(Data extracted from a collection)
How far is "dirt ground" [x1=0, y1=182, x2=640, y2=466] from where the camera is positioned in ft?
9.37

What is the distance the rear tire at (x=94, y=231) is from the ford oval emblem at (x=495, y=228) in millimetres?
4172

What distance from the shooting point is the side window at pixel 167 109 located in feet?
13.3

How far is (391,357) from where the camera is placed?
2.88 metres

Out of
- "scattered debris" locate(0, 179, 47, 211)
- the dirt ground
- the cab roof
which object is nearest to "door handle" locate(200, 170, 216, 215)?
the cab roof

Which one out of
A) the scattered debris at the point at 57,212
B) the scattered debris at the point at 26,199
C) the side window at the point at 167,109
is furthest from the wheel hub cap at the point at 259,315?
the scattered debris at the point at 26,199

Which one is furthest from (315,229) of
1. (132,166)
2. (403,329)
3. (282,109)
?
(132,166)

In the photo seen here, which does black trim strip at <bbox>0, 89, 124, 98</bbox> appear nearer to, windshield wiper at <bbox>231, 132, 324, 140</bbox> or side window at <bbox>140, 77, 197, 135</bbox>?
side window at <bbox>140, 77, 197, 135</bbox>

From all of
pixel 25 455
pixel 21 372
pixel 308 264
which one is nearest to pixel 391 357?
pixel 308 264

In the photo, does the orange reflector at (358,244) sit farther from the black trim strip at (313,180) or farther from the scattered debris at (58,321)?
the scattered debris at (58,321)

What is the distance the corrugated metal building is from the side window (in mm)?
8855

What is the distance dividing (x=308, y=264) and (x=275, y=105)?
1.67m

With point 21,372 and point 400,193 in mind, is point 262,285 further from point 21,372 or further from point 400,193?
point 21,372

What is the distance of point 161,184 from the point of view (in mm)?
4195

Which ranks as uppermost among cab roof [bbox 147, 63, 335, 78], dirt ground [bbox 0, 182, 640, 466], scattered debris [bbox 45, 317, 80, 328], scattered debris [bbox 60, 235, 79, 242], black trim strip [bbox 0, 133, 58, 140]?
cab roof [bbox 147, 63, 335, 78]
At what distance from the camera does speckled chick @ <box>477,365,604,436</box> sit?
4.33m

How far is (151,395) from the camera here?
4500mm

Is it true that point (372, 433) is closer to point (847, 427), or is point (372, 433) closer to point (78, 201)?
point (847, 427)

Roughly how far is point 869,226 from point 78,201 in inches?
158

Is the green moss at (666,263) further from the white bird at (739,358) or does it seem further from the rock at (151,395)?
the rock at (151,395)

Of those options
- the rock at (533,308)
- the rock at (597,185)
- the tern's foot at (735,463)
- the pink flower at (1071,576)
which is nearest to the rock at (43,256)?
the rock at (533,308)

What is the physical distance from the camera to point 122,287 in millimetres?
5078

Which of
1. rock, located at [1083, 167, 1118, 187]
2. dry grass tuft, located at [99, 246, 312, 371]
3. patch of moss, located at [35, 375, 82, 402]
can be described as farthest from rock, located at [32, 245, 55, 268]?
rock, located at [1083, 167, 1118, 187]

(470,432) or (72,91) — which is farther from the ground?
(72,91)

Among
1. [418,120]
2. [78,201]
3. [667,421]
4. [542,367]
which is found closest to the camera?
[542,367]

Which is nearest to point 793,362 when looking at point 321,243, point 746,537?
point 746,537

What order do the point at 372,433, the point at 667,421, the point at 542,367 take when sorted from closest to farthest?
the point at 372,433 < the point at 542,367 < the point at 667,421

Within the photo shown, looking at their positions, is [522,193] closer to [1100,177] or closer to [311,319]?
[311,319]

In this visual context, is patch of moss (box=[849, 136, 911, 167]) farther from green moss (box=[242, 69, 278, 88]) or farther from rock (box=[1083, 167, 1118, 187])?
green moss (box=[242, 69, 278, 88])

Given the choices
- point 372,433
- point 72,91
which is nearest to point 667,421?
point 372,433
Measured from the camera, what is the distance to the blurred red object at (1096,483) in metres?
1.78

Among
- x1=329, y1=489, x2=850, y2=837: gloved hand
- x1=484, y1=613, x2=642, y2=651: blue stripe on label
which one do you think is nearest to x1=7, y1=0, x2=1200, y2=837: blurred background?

* Short task
Please retype every one of the rows above without changing anything.

* Written response
How far is "dirt ground" [x1=0, y1=182, x2=640, y2=466] from where the camera is positioned in ft?
9.37

What is the distance the rear tire at (x=94, y=231) is from the ford oval emblem at (x=495, y=228) in millimetres?
4172

What distance from the shooting point is the side window at pixel 167 109 located in feet?
13.3

How far is (391,357) from where the camera is placed?
2.88 metres

Out of
- "scattered debris" locate(0, 179, 47, 211)
- the dirt ground
- the cab roof
which object is nearest to "door handle" locate(200, 170, 216, 215)?
the cab roof

Which one out of
A) the scattered debris at the point at 57,212
B) the scattered debris at the point at 26,199
C) the side window at the point at 167,109
is furthest from the wheel hub cap at the point at 259,315?
the scattered debris at the point at 26,199

Which one is furthest from (315,229) of
1. (132,166)
2. (403,329)
3. (282,109)
?
(132,166)

In the photo seen here, which does black trim strip at <bbox>0, 89, 124, 98</bbox> appear nearer to, windshield wiper at <bbox>231, 132, 324, 140</bbox> or side window at <bbox>140, 77, 197, 135</bbox>?
side window at <bbox>140, 77, 197, 135</bbox>

From all of
pixel 25 455
pixel 21 372
pixel 308 264
which one is nearest to pixel 391 357?
pixel 308 264

In the photo, does the orange reflector at (358,244) sit farther from the black trim strip at (313,180) or farther from the scattered debris at (58,321)?
the scattered debris at (58,321)

What is the distance the corrugated metal building is from the side window (in mm)?
8855

What is the distance dividing (x=308, y=264) and (x=275, y=105)?
1.67m

With point 21,372 and point 400,193 in mind, is point 262,285 further from point 21,372 or further from point 400,193?
point 21,372

What is the distance of point 161,184 from the point of view (in mm)?
4195

Which ranks as uppermost among cab roof [bbox 147, 63, 335, 78], dirt ground [bbox 0, 182, 640, 466], scattered debris [bbox 45, 317, 80, 328], scattered debris [bbox 60, 235, 79, 242], black trim strip [bbox 0, 133, 58, 140]?
cab roof [bbox 147, 63, 335, 78]
At what distance from the camera does speckled chick @ <box>477,365,604,436</box> sit?
4.33m

How far is (151,395) from the camera here?
4500mm

Is it true that point (372, 433) is closer to point (847, 427), or is point (372, 433) closer to point (78, 201)?
point (847, 427)

Roughly how far is point 869,226 from point 78,201 in inches?
158

Is the green moss at (666,263) further from the white bird at (739,358) or does it seem further from the rock at (151,395)?
the rock at (151,395)

Of those options
- the rock at (533,308)
- the rock at (597,185)
- the tern's foot at (735,463)
- the pink flower at (1071,576)
which is nearest to the rock at (43,256)?
the rock at (533,308)

What is the physical distance from the camera to point 122,287 in millimetres?
5078

Which of
1. rock, located at [1083, 167, 1118, 187]
2. dry grass tuft, located at [99, 246, 312, 371]
3. patch of moss, located at [35, 375, 82, 402]
can be described as farthest from rock, located at [32, 245, 55, 268]?
rock, located at [1083, 167, 1118, 187]

(470,432) or (72,91) — which is farther from the ground?
(72,91)

Among
1. [418,120]
2. [78,201]
3. [667,421]
4. [542,367]
which is found closest to the camera?
[542,367]

Which is nearest to point 793,362 when looking at point 321,243, point 746,537?
point 746,537

What order do the point at 372,433, the point at 667,421, the point at 542,367 take when sorted from closest to farthest?
the point at 372,433 < the point at 542,367 < the point at 667,421

Within the photo shown, looking at their positions, is [522,193] closer to [1100,177] or closer to [311,319]?
[311,319]

In this visual context, is patch of moss (box=[849, 136, 911, 167]) farther from green moss (box=[242, 69, 278, 88]) or farther from rock (box=[1083, 167, 1118, 187])?
green moss (box=[242, 69, 278, 88])

Given the choices
- point 372,433
- point 72,91
which is nearest to point 667,421?
point 372,433
Measured from the camera, what is the distance to the blurred red object at (1096,483) in metres?
1.78

Among
- x1=329, y1=489, x2=850, y2=837: gloved hand
- x1=484, y1=613, x2=642, y2=651: blue stripe on label
which one do you think is nearest to x1=7, y1=0, x2=1200, y2=837: blurred background?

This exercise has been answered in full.